[Stored items]
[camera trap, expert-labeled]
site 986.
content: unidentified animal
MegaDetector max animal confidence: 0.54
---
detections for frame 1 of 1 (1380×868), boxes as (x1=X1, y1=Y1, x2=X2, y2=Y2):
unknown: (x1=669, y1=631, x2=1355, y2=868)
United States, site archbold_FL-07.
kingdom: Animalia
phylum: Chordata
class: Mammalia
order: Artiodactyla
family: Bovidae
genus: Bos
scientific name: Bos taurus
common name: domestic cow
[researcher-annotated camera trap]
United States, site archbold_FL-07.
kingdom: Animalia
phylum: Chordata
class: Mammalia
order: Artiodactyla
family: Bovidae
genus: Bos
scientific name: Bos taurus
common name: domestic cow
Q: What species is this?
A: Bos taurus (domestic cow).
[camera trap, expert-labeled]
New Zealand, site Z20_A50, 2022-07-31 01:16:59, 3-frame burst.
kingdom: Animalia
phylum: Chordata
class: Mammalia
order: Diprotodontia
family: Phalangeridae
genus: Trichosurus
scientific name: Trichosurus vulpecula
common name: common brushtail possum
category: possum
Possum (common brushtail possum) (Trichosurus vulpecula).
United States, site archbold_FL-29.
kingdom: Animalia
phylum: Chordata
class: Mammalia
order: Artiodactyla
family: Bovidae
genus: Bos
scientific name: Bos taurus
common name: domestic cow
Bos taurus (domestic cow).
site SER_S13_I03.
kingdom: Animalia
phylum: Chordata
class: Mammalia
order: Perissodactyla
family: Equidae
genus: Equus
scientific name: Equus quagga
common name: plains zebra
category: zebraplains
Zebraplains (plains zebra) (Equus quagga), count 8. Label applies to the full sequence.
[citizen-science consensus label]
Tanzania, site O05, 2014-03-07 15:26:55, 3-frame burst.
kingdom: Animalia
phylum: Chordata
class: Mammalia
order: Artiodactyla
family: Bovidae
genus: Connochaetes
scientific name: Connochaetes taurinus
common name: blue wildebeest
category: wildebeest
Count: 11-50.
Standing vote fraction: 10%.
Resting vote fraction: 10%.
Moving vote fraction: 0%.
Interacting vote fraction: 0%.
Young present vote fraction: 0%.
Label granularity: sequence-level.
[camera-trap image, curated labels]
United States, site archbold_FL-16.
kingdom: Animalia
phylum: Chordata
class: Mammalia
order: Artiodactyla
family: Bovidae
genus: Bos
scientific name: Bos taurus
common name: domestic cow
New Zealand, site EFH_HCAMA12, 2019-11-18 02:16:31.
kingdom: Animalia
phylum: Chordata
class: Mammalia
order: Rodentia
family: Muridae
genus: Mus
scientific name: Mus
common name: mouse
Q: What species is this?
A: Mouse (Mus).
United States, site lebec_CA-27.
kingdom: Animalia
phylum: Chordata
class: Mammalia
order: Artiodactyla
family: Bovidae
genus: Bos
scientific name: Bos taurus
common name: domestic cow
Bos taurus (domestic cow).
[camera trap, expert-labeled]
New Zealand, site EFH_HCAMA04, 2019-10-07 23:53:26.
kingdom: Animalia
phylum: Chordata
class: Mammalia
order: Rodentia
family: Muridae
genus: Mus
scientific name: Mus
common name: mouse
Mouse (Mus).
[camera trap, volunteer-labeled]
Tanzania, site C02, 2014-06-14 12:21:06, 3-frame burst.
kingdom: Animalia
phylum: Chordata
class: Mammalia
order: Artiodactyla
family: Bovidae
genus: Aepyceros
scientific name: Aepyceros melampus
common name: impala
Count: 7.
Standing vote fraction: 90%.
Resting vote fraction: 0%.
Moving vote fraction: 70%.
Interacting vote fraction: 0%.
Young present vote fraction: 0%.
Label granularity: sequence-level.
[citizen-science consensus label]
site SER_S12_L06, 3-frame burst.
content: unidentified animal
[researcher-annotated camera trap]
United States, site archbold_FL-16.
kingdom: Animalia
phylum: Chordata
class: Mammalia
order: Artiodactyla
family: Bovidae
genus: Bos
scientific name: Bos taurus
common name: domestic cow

* Assignment *
All records should be written out again exactly as given.

* Reply to the exercise *
[camera trap, expert-labeled]
site 986.
content: unidentified animal
MegaDetector max animal confidence: 0.54
---
detections for frame 1 of 1 (1380×868), boxes as (x1=X1, y1=Y1, x2=X2, y2=Y2):
unknown: (x1=669, y1=631, x2=1355, y2=868)
United States, site archbold_FL-07.
kingdom: Animalia
phylum: Chordata
class: Mammalia
order: Artiodactyla
family: Bovidae
genus: Bos
scientific name: Bos taurus
common name: domestic cow
[researcher-annotated camera trap]
United States, site archbold_FL-07.
kingdom: Animalia
phylum: Chordata
class: Mammalia
order: Artiodactyla
family: Bovidae
genus: Bos
scientific name: Bos taurus
common name: domestic cow
Q: What species is this?
A: Bos taurus (domestic cow).
[camera trap, expert-labeled]
New Zealand, site Z20_A50, 2022-07-31 01:16:59, 3-frame burst.
kingdom: Animalia
phylum: Chordata
class: Mammalia
order: Diprotodontia
family: Phalangeridae
genus: Trichosurus
scientific name: Trichosurus vulpecula
common name: common brushtail possum
category: possum
Possum (common brushtail possum) (Trichosurus vulpecula).
United States, site archbold_FL-29.
kingdom: Animalia
phylum: Chordata
class: Mammalia
order: Artiodactyla
family: Bovidae
genus: Bos
scientific name: Bos taurus
common name: domestic cow
Bos taurus (domestic cow).
site SER_S13_I03.
kingdom: Animalia
phylum: Chordata
class: Mammalia
order: Perissodactyla
family: Equidae
genus: Equus
scientific name: Equus quagga
common name: plains zebra
category: zebraplains
Zebraplains (plains zebra) (Equus quagga), count 8. Label applies to the full sequence.
[citizen-science consensus label]
Tanzania, site O05, 2014-03-07 15:26:55, 3-frame burst.
kingdom: Animalia
phylum: Chordata
class: Mammalia
order: Artiodactyla
family: Bovidae
genus: Connochaetes
scientific name: Connochaetes taurinus
common name: blue wildebeest
category: wildebeest
Count: 11-50.
Standing vote fraction: 10%.
Resting vote fraction: 10%.
Moving vote fraction: 0%.
Interacting vote fraction: 0%.
Young present vote fraction: 0%.
Label granularity: sequence-level.
[camera-trap image, curated labels]
United States, site archbold_FL-16.
kingdom: Animalia
phylum: Chordata
class: Mammalia
order: Artiodactyla
family: Bovidae
genus: Bos
scientific name: Bos taurus
common name: domestic cow
New Zealand, site EFH_HCAMA12, 2019-11-18 02:16:31.
kingdom: Animalia
phylum: Chordata
class: Mammalia
order: Rodentia
family: Muridae
genus: Mus
scientific name: Mus
common name: mouse
Q: What species is this?
A: Mouse (Mus).
United States, site lebec_CA-27.
kingdom: Animalia
phylum: Chordata
class: Mammalia
order: Artiodactyla
family: Bovidae
genus: Bos
scientific name: Bos taurus
common name: domestic cow
Bos taurus (domestic cow).
[camera trap, expert-labeled]
New Zealand, site EFH_HCAMA04, 2019-10-07 23:53:26.
kingdom: Animalia
phylum: Chordata
class: Mammalia
order: Rodentia
family: Muridae
genus: Mus
scientific name: Mus
common name: mouse
Mouse (Mus).
[camera trap, volunteer-labeled]
Tanzania, site C02, 2014-06-14 12:21:06, 3-frame burst.
kingdom: Animalia
phylum: Chordata
class: Mammalia
order: Artiodactyla
family: Bovidae
genus: Aepyceros
scientific name: Aepyceros melampus
common name: impala
Count: 7.
Standing vote fraction: 90%.
Resting vote fraction: 0%.
Moving vote fraction: 70%.
Interacting vote fraction: 0%.
Young present vote fraction: 0%.
Label granularity: sequence-level.
[citizen-science consensus label]
site SER_S12_L06, 3-frame burst.
content: unidentified animal
[researcher-annotated camera trap]
United States, site archbold_FL-16.
kingdom: Animalia
phylum: Chordata
class: Mammalia
order: Artiodactyla
family: Bovidae
genus: Bos
scientific name: Bos taurus
common name: domestic cow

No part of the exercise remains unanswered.